Amiga

Why Recapping Isn’t Always the Cure: And Amiga 1200 Repair Story

I often see on places such as Facebook that an Amiga owner will show a fault they have with their machine, and the immediate response you’ll see is “recap it”. Now, I’m not saying that recapping isn’t needed, for the SMD caps used in Amigas, it always is. But that isn’t always the problem either. A bad recap can make things worse. Which leads me to today’s story…

About Recapping

Recapping is the process of removing the capacitors on the motherboard and replacing them with new ones. It is important on the SMD soldered models of Amigas such as the A600, A1200, A4000 and CD32. This is because they are essentially a ticking time-bomb. They may be fine now, but they will leak corrosive material over the motherboard.

The through-hole capacitors are usually fine, apart from a majority of CD32 machines where they were soldered on backwards. The reverse polarity causes stress, so they are prone to failure.

You can usually tell when leakage has started with SMD capacitors, because the solder joints start to become tarnished. You can see the tarnish on the A600 below, and the burn the other side? The corrosion caused a short-circuit and a small fire (I managed to repair this in another blog post).

The Machine

The Amiga 1200 came in with another one from a regular customer. The other one just needed a recap and was fully functional. This one was bought faulty, just showing a black screen, and he wondered if I could fix it.

I powered up the machine and I could even hear a hard drive spin up, but sure enough, there was a black screen and flashing power LED. Disconnecting the drives didn’t help either.

I popped DiagROM in, and that worked, but IRQ tests crashed and the audio wasn’t functioning. So, time to investigate the motherboard further.

The motherboard had been recapped, badly. The decoupling capacitor next to Paula was actually not attached on one pad. I fixed this, and then spotted a much bigger problem. So obvious that I completely missed it the first time.

Can you see it? Almost every SMD capacitor was soldered backwards! My first job was to replace them all. I don’t know how long in total it has been powered on this way, but it is possible that the life of these capacitors has been significantly reduced. It could also cause them to vent or explode.

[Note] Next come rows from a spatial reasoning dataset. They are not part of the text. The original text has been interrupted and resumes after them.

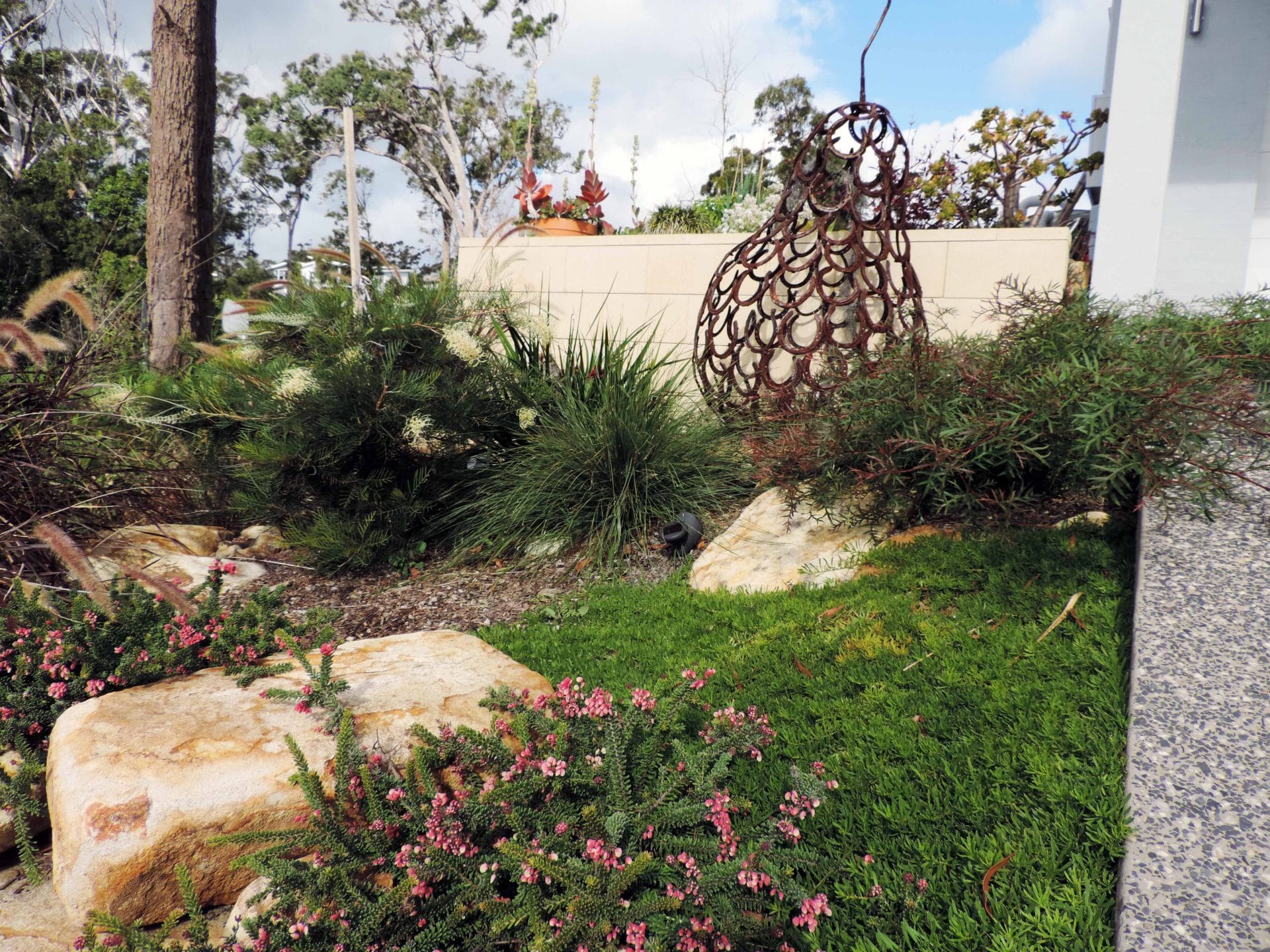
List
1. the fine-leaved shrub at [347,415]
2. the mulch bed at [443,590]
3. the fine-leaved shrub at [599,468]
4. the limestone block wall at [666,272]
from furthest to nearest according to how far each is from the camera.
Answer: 1. the limestone block wall at [666,272]
2. the fine-leaved shrub at [599,468]
3. the fine-leaved shrub at [347,415]
4. the mulch bed at [443,590]

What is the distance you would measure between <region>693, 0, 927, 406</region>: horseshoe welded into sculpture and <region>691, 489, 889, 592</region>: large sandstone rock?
0.78m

Was all this the cause of the Paula and audio issues? Maybe, it is difficult to say at this stage, but I need to fix this before I continue.

I went ahead and replaced them with new capacitors which are the right way around. I left the through-hole capacitors because they were the right way around, but I did touch-up the soldering of them a little bit to make sure they were fine.

Testing

Now that I had a situation I was more comfortable with, I tried DiagROM again.

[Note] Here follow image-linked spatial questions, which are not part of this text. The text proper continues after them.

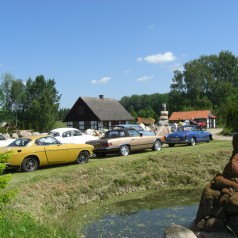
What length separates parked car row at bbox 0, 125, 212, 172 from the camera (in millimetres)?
15523

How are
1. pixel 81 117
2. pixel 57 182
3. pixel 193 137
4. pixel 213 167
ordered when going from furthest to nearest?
pixel 81 117 → pixel 193 137 → pixel 213 167 → pixel 57 182

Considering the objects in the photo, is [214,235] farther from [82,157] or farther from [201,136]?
[201,136]

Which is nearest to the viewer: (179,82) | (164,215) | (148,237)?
(148,237)

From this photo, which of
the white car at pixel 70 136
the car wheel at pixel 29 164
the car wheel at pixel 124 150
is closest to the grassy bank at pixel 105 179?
the car wheel at pixel 29 164

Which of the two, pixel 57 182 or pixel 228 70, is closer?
pixel 57 182

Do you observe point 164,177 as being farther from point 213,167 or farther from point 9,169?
point 9,169

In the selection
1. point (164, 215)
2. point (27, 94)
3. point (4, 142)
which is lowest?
point (164, 215)

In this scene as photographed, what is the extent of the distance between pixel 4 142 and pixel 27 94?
59.6m

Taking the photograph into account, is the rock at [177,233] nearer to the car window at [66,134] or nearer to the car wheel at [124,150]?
the car wheel at [124,150]

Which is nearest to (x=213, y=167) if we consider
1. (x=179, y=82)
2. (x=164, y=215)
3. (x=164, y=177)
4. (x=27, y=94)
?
(x=164, y=177)

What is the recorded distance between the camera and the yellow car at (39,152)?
598 inches

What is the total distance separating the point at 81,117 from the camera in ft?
208

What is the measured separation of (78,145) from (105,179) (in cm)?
297

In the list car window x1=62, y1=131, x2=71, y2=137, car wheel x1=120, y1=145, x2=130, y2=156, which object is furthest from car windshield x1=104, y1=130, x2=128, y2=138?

IRQ test still fails, and the audio is silent. Unfortunately, it looks like there are still problems to solve. I checked with the thermal camera to make sure there was nothing getting too hot.

Nothing unexpected with the temperatures, top and bottom of the board. I also couldn’t spot anything else visually wrong. So, time to test Paula outside of the board.

I used my JBC hot air kit to desolder Paula. This has a sprung tripod which, using a light vacuum, holds onto the chip. Running a hot-air gun around it melts the solder, and when it is molten, the chip pops up clear from the board.

Now that is off the board, let’s test it.

Bingo! As I suspected, Paula is also bad. I soldered a socket to the motherboard, popped in a known working Paula and tested again. It failed in the same way again. Maybe it wasn’t Paula?

Well, that is frustrating. The pins must have been dirty the first time. I popped the original back in and figured I should start probing the data bus lines for Paula, and at first everything looked good. Then, more by chance than anything else, I found an issue.

The problem was DRD_31, this goes several places, but relevant to us is that it goes through the RAM chips, through an unused expansion port and to Paula. I found a break, whilst I can’t see it, even under a microscope, it is broken between the RAM and the unused connector.

I patched this line, tested again, and… Success!

Audio worked, IRQs worked, every test passed!

Cleaning up

To finish up the board, I moved the clock port pins. This revision of the Amiga 1200 has them soldered into the wrong holes, making it unusable. I then ultrasonic cleaned the board.

Looking almost new now.

Conclusion

My working theory is that the original owner had a fault, people said “recap it”. The owner bought a kit, but didn’t really have the skill to do it themselves. This led to the machine being sold as faulty.

Yes, recapping the board is important, but if something is wrong, other diagnostics should be done as well. It is not a panacea for all problems.